Agregué aún nuevos comedimientos, más que por el placer irónico de la exageración, a fin de, al obligarlo, facilitarle el que me complaciera. No era necesario: apenas oyó el joven la demanda envuelta en mis circunloquios, lejos de alterarse o dudar, como yo esperaba, se alzó con toda naturalidad de su asiento y, sin decir palabra, salió de la sala a pasos pausados, retenidos, diría; su continente era alegre: translucía que eso era lo que esperaba, lo que desde un comienzo había estado deseando.
Me quedé, pues, solo en la pieza. Miré el reloj: eran ya más de las once. Mientras aguardaba, eché una ojeada en derredor, y una multitud de objetos en que antes no había reparado se me vinieron encima: bandejas de cobre, mesitas de tablero poligonal, un enorme barómetro a la pared, tapices, cojines con borlas de oro, cofrecillos, qué sé yo…

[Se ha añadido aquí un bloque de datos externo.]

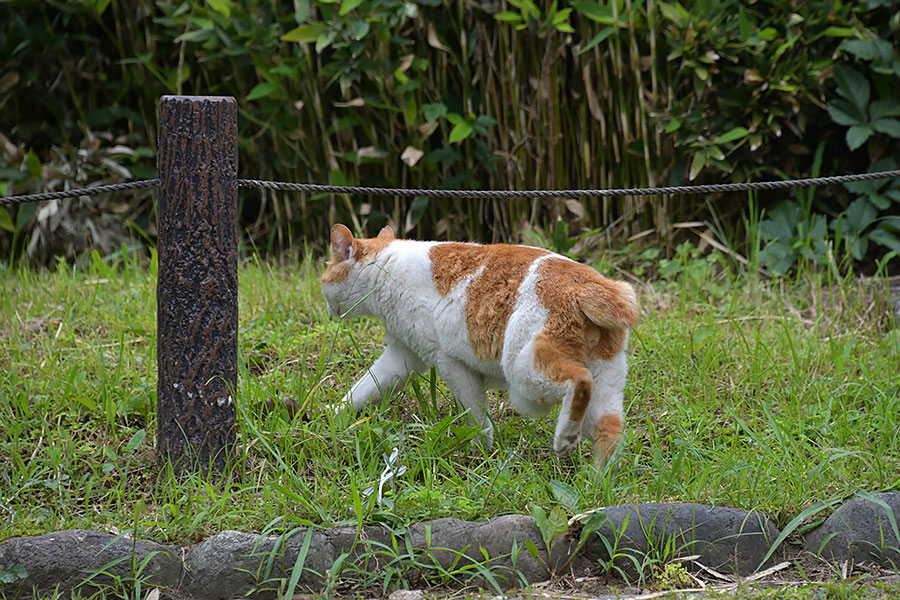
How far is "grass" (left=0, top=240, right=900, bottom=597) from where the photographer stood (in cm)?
279

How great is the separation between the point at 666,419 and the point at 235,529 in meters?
1.66

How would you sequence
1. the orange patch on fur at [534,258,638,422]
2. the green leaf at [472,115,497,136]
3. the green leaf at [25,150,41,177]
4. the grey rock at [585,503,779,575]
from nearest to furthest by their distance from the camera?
the grey rock at [585,503,779,575] < the orange patch on fur at [534,258,638,422] < the green leaf at [472,115,497,136] < the green leaf at [25,150,41,177]

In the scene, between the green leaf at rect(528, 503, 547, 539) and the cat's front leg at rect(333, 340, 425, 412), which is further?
the cat's front leg at rect(333, 340, 425, 412)

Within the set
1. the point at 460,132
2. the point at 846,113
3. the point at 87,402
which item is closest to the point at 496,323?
the point at 87,402

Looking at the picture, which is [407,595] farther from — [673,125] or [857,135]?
[857,135]

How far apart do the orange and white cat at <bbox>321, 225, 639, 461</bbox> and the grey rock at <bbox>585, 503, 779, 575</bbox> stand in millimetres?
287

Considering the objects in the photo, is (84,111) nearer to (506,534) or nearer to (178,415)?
(178,415)

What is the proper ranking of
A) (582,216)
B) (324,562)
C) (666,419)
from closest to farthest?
(324,562) → (666,419) → (582,216)

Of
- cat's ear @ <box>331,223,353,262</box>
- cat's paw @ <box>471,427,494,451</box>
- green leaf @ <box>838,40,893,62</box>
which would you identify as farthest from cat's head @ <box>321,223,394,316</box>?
green leaf @ <box>838,40,893,62</box>

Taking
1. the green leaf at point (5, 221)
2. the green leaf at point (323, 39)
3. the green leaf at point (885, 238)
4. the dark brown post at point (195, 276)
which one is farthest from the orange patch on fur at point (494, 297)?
the green leaf at point (5, 221)

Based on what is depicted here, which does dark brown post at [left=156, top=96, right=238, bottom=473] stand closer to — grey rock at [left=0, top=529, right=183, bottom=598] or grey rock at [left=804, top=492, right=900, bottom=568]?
grey rock at [left=0, top=529, right=183, bottom=598]

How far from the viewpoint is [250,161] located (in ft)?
20.1

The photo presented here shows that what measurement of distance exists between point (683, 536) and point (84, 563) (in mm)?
1720

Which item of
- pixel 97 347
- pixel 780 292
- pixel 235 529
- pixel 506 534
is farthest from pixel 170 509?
pixel 780 292
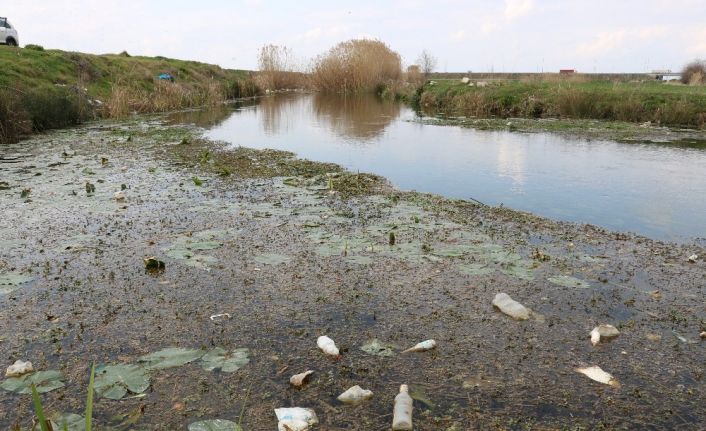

Yusuf regresó pronto para decirme que si bajábamos al huerto, allí acudirían a reunírsenos su madre y su hermana: una prueba de la confianza y amor debidos a un pariente: "¡Dios me valga!", pensé. Y seguí a mi huésped escaleras abajo. Cruzamos el vestíbulo y ahora encontramos abierta la puertecita que, frente a la de entrada, dejaba ver un soleado patinillo con árboles al fondo. Ahí pasamos. Ocupamos unos asientos, junto a una mesica de hierro, debajo del emparrado; pero apenas nos habíamos acomodado cuando fue menester levantarse de nuevo para recibir, seguida de una muchacha que por lo pronto se mantuvo rezagada, a una señora de cierta edad, que hablaba ya desde que apareció en la puerta, y sonreía, y daba vueltas a mi alrededor, y me tomaba de las manos, levantando su cara para escrutar la mía. "¡A ver, a ver! ¡Déjame que te mire, hijo! ¡Déjame que te reconozca, jazmín y laurel, de mis jardines!" Eso me decía, y mil cosas por el estilo. Soporté, impertérrito, la inspección: "Ay, qué alegría, qué alegría!", exclamó por último; y se dejó caer, sofocada, sobre un sillón de mimbre, mientras que la hija permanecía parada a sus espaldas, y el hijo volvía a instalarse junto a la mesa, enfrente de mí.